Nora Poggi: My co-producer Insiyah Saeed and I started this documentary, called She Started It, in Spring 2013. I was covering the tech industry as a journalist and noticed the lack of women. One day I attended a conference by Women 2.0 and discovered top women entrepreneurs who I had never heard of. I thought, how come their stories are not all over the news? Today, women account for only 9% of founders of high-growth firms, and 96% of venture-capitalists in the United States are men, controlling the majority of the money. We decided to tell the stories of women starting their own companies to showcase this entrepreneurial revolution. We followed five young women through the ups and downs of their entrepreneurial journey. We want girls who see the film to know that they can take risks, that failure is okay and that it is worth trying something you are passionate about.

Sciences Po: Sciences Po is a university that pays great attention to gender studies. Would you say that your studies at Sciences Po were what sparked your interest in women’s entrepreneurship? 

Nora Poggi: At Sciences Po I majored in Communication, and my studies at the School of Management and Innovation were a great springboard into creative and media work. It was mostly my discovery of women business founders in San Francisco that sparked my interest in women’s entrepreneurship, but I have always been particularly focused on gender equality issues, including during my Sciences Po years, where incredible teachers gave me the tools to lead me where I am today.
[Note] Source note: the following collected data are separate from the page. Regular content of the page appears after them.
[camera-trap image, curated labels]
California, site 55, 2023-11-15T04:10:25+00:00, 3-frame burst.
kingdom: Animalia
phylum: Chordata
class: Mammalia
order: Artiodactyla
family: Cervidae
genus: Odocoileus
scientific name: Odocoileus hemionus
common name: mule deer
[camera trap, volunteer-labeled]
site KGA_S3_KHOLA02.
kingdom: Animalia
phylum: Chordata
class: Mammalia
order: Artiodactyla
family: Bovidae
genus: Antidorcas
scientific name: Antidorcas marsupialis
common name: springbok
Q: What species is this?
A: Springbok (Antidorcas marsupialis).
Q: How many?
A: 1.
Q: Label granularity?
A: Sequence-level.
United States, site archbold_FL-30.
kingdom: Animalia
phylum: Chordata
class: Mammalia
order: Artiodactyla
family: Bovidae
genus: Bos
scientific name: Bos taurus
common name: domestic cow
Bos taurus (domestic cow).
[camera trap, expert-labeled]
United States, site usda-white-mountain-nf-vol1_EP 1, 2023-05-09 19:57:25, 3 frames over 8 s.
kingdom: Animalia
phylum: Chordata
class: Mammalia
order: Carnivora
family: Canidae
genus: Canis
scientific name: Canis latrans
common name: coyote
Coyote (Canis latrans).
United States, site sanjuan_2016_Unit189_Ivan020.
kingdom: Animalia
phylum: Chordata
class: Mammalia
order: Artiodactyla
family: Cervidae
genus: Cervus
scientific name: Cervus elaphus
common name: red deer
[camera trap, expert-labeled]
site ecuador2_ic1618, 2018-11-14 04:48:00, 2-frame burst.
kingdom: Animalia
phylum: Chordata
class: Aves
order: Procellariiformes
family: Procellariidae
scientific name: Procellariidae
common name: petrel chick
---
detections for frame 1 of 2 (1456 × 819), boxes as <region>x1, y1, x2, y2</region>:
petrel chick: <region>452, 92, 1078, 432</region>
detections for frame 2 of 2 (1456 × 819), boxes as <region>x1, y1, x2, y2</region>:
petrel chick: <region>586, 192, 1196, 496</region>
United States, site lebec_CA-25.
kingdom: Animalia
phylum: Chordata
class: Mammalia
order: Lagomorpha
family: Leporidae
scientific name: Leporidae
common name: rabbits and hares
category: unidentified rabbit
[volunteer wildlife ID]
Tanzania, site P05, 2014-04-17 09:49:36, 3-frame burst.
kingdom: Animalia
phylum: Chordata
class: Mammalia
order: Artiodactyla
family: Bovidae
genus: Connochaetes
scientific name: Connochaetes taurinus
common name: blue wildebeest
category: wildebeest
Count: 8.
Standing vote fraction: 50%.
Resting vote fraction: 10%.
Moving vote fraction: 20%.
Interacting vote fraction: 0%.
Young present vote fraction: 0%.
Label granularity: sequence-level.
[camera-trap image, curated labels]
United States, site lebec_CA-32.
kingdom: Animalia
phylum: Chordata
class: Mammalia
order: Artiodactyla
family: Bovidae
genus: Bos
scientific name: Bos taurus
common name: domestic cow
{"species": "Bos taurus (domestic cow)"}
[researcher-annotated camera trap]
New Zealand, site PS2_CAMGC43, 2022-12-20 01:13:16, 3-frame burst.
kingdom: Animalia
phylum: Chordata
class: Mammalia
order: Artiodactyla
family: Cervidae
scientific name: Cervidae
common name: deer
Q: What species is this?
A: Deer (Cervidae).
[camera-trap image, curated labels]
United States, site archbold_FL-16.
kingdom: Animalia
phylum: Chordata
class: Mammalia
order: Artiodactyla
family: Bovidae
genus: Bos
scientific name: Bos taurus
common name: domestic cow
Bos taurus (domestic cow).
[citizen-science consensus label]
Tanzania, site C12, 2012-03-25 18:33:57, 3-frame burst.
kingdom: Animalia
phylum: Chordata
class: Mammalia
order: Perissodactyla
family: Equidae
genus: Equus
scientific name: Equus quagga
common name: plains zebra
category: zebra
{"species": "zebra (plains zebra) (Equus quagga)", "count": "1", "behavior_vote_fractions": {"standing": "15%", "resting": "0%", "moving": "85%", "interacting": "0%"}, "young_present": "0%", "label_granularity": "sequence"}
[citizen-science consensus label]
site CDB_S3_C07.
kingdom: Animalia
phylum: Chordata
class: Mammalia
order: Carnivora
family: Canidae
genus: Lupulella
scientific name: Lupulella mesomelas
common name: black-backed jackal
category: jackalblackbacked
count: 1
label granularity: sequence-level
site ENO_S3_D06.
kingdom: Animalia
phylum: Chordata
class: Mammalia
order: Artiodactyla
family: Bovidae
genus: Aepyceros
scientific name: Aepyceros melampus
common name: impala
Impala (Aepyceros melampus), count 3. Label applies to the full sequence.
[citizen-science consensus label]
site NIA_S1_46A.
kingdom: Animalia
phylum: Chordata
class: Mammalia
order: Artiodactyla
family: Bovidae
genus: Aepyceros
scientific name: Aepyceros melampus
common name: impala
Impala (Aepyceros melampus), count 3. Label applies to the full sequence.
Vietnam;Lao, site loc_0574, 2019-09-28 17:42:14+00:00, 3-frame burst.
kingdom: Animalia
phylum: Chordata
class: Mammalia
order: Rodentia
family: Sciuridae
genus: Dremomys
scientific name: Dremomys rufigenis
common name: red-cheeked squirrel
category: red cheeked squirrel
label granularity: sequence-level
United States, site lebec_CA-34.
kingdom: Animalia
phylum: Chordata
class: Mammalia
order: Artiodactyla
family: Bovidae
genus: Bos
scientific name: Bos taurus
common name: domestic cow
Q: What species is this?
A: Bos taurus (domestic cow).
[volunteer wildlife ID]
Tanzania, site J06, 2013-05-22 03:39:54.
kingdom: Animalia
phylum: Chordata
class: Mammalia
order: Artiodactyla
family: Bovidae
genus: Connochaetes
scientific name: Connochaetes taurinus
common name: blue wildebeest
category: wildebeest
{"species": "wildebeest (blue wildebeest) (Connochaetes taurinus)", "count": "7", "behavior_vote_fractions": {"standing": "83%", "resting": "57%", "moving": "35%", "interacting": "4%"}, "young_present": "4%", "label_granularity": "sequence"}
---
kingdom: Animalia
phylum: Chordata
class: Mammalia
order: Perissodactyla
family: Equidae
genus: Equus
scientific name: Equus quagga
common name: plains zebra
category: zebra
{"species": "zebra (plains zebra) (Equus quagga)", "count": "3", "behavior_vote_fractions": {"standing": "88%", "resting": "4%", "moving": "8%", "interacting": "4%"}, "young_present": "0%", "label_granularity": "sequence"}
Sciences Po: When Sheryl Sandberg gave a lecture at Sciences Po in 2014, she said that women “suffer from the tyranny of low expectations.” You interviewed many female tech entrepreneurs when making your documentary and you got to know them well. From your perspective, what was the most common obstacle that these women had to overcome to make their projects successful? 

Nora Poggi: Studies show that girls give up on maths and science when they get a bad grade in school, but boys don't. Research also shows that fear of failure hits girls the hardest, which prevents them from going after their dreams. The women we interviewed all had one thing in common: they believed in themselves enough to overcome these doubts, that little voice which asks "Am I good enough?"
They learned how to build their self-confidence, and their family, friends or mentors were instrumental in supporting them. It is crucial for any entrepreneur to develop a support system and a network. Anyone can start within their local community or outside their ecosystem by reaching out to like-minded individuals and by looking for people willing to support them on their journey. That being said, it is imperative that we as a society change and fight against the structural barriers that prevent women and girls from following their ambitions. There is a lack of capital, ressources, role models, mentors, and support specifically for women and diverse founders (founders of color, LGBTQ, founders with disabilities, and more). We have to diversify the entire ecosystem and the venture-capital risk community, and also fight against cultural norms and media that show us a very narrow perspective on entrepreneurship. That is the part I am tackling with "She Started It.